Requirements -> From the line containing "From the perspective of the" down to the last line of the records below, copy every line exactly. Leave out everything before it.

Extracted material ->

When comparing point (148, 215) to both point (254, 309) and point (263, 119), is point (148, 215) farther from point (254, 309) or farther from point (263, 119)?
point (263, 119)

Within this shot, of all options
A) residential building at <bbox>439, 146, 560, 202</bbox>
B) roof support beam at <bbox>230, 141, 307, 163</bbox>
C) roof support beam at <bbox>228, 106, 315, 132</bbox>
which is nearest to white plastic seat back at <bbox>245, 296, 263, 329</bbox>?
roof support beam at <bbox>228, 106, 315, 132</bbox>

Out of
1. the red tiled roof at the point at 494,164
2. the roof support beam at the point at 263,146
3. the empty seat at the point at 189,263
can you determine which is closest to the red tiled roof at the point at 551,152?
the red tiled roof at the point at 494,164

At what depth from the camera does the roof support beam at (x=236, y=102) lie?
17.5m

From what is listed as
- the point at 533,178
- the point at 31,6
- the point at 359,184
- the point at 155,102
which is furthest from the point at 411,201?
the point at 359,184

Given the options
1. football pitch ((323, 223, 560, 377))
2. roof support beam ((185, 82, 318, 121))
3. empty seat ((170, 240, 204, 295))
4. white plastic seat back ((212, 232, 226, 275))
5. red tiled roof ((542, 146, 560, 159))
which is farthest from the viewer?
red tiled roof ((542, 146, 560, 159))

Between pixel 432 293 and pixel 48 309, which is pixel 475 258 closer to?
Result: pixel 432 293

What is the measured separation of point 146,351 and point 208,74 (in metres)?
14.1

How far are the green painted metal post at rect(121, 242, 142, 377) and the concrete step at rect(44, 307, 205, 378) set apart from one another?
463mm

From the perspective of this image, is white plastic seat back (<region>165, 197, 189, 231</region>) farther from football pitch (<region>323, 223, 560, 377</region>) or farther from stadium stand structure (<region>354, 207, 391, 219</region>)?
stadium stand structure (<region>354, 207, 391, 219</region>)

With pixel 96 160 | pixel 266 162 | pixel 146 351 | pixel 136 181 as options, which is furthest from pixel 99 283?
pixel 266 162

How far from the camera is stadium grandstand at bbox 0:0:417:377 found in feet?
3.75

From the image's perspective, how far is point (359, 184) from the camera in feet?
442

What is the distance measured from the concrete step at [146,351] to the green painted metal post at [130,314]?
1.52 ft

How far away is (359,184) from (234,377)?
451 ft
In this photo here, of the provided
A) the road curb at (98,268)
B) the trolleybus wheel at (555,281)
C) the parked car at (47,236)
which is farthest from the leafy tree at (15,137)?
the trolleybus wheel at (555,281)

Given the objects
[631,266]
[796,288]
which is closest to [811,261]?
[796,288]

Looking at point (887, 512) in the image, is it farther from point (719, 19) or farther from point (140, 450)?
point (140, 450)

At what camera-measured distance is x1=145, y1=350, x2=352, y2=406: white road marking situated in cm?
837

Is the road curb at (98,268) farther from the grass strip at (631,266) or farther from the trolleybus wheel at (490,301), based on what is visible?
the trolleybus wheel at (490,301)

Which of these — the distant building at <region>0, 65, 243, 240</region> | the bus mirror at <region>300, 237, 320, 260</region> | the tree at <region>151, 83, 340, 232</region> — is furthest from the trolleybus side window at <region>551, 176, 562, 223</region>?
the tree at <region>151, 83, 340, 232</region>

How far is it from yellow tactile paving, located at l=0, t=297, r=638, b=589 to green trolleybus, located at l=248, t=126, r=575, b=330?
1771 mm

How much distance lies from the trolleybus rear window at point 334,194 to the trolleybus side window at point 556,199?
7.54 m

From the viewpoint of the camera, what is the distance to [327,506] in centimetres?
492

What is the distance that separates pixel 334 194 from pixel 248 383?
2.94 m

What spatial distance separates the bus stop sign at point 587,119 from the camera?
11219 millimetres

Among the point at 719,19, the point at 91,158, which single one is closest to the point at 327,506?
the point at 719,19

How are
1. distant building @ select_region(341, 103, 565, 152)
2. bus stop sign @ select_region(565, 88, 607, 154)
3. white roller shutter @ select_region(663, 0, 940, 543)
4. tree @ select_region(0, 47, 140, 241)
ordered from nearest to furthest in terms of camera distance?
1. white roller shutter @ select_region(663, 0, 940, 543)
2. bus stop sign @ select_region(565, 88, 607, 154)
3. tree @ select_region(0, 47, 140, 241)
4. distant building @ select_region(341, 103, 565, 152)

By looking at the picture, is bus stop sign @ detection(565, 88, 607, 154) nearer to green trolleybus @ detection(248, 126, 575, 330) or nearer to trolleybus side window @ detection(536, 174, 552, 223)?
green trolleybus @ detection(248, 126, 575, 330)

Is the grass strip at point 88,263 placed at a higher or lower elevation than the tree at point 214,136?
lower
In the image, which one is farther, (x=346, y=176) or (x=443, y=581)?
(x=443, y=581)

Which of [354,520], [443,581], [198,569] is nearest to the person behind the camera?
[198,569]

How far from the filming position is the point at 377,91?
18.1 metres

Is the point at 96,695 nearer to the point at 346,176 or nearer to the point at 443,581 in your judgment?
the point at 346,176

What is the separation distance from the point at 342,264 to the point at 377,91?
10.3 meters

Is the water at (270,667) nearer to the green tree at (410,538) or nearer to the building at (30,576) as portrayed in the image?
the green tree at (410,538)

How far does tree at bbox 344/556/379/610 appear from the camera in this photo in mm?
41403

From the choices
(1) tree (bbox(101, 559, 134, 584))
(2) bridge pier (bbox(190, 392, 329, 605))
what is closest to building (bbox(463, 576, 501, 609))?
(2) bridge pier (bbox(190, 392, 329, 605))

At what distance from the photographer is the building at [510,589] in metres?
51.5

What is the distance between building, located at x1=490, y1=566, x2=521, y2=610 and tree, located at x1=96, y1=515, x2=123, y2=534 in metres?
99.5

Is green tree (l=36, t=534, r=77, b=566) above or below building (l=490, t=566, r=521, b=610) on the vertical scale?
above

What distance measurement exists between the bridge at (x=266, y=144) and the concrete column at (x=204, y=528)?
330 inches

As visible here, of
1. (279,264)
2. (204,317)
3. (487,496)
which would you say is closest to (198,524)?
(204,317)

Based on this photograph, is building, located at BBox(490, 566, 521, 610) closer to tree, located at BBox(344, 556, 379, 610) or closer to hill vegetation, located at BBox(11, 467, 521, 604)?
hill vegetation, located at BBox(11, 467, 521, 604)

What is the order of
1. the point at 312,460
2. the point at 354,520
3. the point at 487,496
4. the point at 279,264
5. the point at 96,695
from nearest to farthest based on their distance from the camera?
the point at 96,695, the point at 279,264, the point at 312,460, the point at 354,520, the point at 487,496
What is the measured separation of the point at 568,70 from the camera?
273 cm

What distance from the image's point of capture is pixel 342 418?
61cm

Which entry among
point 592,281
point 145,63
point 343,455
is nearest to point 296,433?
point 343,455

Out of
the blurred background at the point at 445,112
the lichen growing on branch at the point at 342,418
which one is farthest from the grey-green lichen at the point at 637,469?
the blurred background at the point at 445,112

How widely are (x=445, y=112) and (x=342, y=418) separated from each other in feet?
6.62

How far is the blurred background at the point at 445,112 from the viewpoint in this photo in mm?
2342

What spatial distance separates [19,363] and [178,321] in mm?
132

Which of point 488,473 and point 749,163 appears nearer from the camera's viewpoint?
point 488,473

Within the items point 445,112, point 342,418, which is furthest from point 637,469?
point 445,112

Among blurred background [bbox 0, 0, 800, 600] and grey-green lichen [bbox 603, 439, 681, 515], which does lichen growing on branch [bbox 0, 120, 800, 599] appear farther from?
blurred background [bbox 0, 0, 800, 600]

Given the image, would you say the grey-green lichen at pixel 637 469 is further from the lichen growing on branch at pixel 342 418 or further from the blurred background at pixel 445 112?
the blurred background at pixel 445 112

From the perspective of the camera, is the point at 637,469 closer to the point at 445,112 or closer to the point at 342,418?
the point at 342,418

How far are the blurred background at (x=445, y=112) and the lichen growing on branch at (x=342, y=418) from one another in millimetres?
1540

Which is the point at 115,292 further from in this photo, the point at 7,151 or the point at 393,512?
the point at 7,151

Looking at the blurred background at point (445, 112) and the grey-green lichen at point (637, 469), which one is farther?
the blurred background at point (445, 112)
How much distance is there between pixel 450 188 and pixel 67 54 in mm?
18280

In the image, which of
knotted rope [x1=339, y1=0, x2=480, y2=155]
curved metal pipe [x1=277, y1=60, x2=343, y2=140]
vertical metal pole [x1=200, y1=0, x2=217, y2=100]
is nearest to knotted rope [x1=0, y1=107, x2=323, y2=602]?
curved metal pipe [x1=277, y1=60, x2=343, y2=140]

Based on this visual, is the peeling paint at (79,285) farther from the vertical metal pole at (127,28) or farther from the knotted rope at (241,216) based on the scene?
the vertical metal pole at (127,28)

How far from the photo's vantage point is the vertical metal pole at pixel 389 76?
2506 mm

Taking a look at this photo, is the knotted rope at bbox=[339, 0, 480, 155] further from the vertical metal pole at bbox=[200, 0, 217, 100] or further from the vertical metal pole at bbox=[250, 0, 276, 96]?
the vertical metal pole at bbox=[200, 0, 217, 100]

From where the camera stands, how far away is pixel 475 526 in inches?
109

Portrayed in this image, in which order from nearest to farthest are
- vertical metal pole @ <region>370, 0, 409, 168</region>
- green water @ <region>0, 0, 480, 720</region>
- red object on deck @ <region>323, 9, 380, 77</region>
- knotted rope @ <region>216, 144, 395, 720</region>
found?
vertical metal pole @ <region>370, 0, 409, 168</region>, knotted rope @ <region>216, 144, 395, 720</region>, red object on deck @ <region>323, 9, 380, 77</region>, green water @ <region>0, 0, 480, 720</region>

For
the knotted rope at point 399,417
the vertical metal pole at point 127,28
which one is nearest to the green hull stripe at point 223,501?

Result of the task ->
From the perspective of the camera, is the point at 637,469 closer to the point at 445,112 or closer to the point at 342,418?
the point at 342,418

How far are the blurred background at (x=445, y=112) and the lichen growing on branch at (x=342, y=418) from one another in millimetres?
1540

Which is the point at 115,292 further from in this photo, the point at 7,151 or the point at 393,512?
the point at 7,151

Looking at the blurred background at point (445, 112) and the grey-green lichen at point (637, 469), which one is farther?
the blurred background at point (445, 112)
How much distance is there between pixel 450 188 and pixel 67 54 in mm?
18280

In the image, which of
knotted rope [x1=339, y1=0, x2=480, y2=155]
curved metal pipe [x1=277, y1=60, x2=343, y2=140]
vertical metal pole [x1=200, y1=0, x2=217, y2=100]
is nearest to knotted rope [x1=0, y1=107, x2=323, y2=602]?
curved metal pipe [x1=277, y1=60, x2=343, y2=140]

Based on this visual, is the peeling paint at (79,285) farther from the vertical metal pole at (127,28) or farther from the knotted rope at (241,216) based on the scene?
the vertical metal pole at (127,28)

How far from the photo's vantage point is the vertical metal pole at pixel 389 76?
2506 mm

Taking a look at this photo, is the knotted rope at bbox=[339, 0, 480, 155] further from the vertical metal pole at bbox=[200, 0, 217, 100] or further from the vertical metal pole at bbox=[250, 0, 276, 96]?
the vertical metal pole at bbox=[200, 0, 217, 100]

From where the camera stands, how far away is pixel 475 526 in inches?
109

Portrayed in this image, in which order from nearest to farthest are
- vertical metal pole @ <region>370, 0, 409, 168</region>
- green water @ <region>0, 0, 480, 720</region>
- red object on deck @ <region>323, 9, 380, 77</region>
- knotted rope @ <region>216, 144, 395, 720</region>
found?
vertical metal pole @ <region>370, 0, 409, 168</region>, knotted rope @ <region>216, 144, 395, 720</region>, red object on deck @ <region>323, 9, 380, 77</region>, green water @ <region>0, 0, 480, 720</region>

For
the knotted rope at point 399,417
the vertical metal pole at point 127,28
which one is nearest to the green hull stripe at point 223,501?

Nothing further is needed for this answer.